Destroying a Country's Standard of Living
		
		-  
		
		What Libya Had Achieved, What has 
	been Destroyed   -
		by Prof. Michel Chossudovsky
		September 20, 2011
from
		
		GlobalResearch Website
		
			
			"There is no tomorrow" under a NATO sponsored Al Qaeda rebellion. 
			
		
		
		While a "pro-democracy" rebel government has been instated, the country has 
	been destroyed.
 
		
		
		
		 
		
		Against the backdrop of war propaganda, Libya's economic and social 
	achievements over the last thirty years, have been brutally reversed: 
		
		
			
			The [Libyan Arab Jamahiriya] has had a high standard of living and a robust 
	per capita daily caloric intake of 3144. 
			 
			
			The country has made strides in 
	public health and, since 1980, child mortality rates have dropped from 70 
	per thousand live births to 19 in 2009. Life expectancy has risen from 61 to 
	74 years of age during the same span of years."
			
			(FAO, Rome, Libya, Country 
	Profile)
		
		
		According to sectors of the "Progressive Left" which have endorsed NATO's 
	R2P mandate: 
		
			
			"The mood across Libya, particularly in Tripoli, is absolutely 
			- like there’s just a feeling of euphoria everywhere. People are incredibly 
	excited about starting afresh.
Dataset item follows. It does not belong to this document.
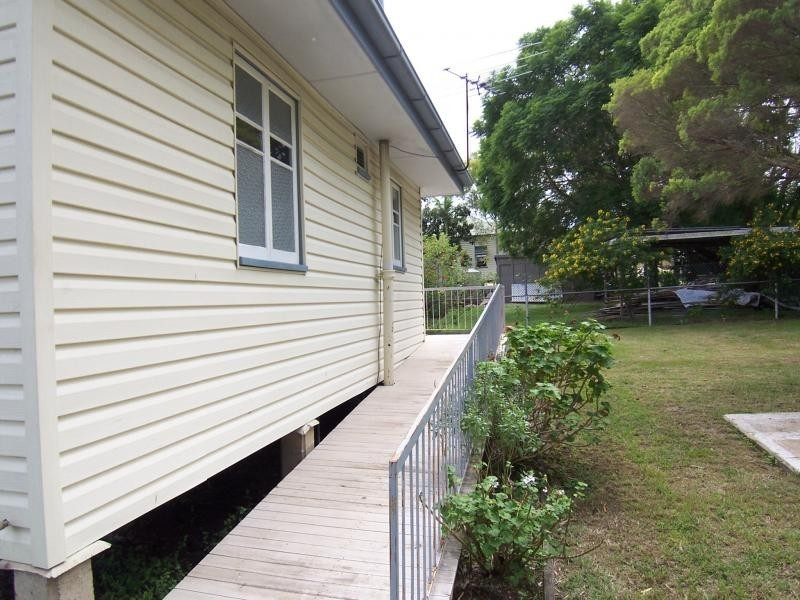 2A Cemetery Rd, Ipswich QLD 4305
There’s a real sense of rebirth, a feeling 
	that their lives are starting anew. 
			
			(DemocracyNow.org, September 14, 2011)
			 
			 
			
			After Gaddafi’s Fall
			
			A Revitalized Libya Tackles Militarization
			
			Reconciliation & NATO’s Presence
			 
			
			 
		
		
		The rebels are casually presented as "liberators". The central role of Al 
	Qaeda affiliated terrorists within rebel ranks is not mentioned.
"Starting afresh" in the wake of destruction? Fear and Social Despair, 
	Countless Deaths and Atrocities, amply documented by the independent media.
		
No euphoria... A historical reversal in the country's economic and social 
	development has occurred. The achievements have been erased.
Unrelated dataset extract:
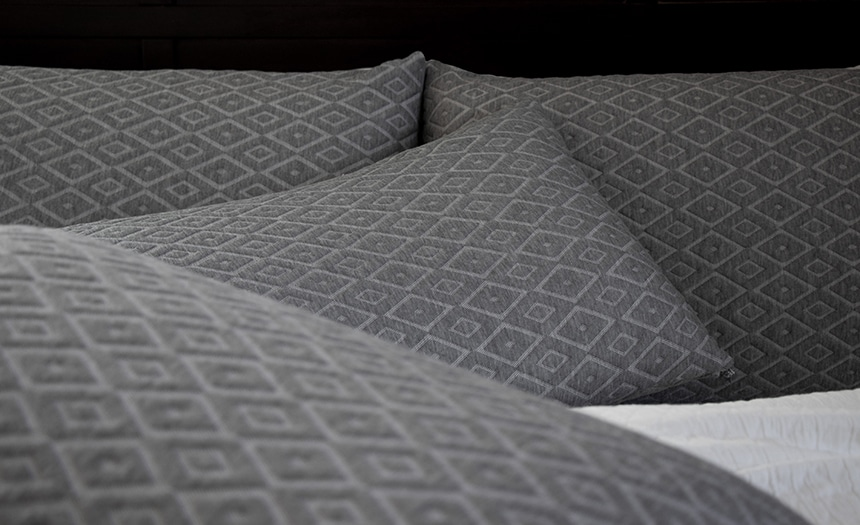 6 Best Down Alternative Pillows - Soft and Cruelty-free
The NATO invasion and occupation marks the ruinous "rebirth" of Libya's 
	standard of living That is the forbidden and unspoken truth: an entire 
	Nation has been destabilized and destroyed, its people driven into abysmal 
	poverty. 
The objective of the NATO bombings from the outset was to destroy the 
	country's standard of living, its health infrastructure, its schools and 
	hospitals, its water distribution system.
And then "rebuild" with the help of donors and creditors under the helm of 
	the IMF and the World Bank.
The diktats of the "free market" are a precondition for the instatement of a 
	Western style "democratic dictatorship". 
About nine thousand strike sorties, tens of thousands of strikes on civilian 
	targets including residential areas, government buildings, water supply and 
	electricity generation facilities. (See NATO Communiqué, September 5, 2011. 
		
		8140 strike sorties from March 31 to September 5, 2011)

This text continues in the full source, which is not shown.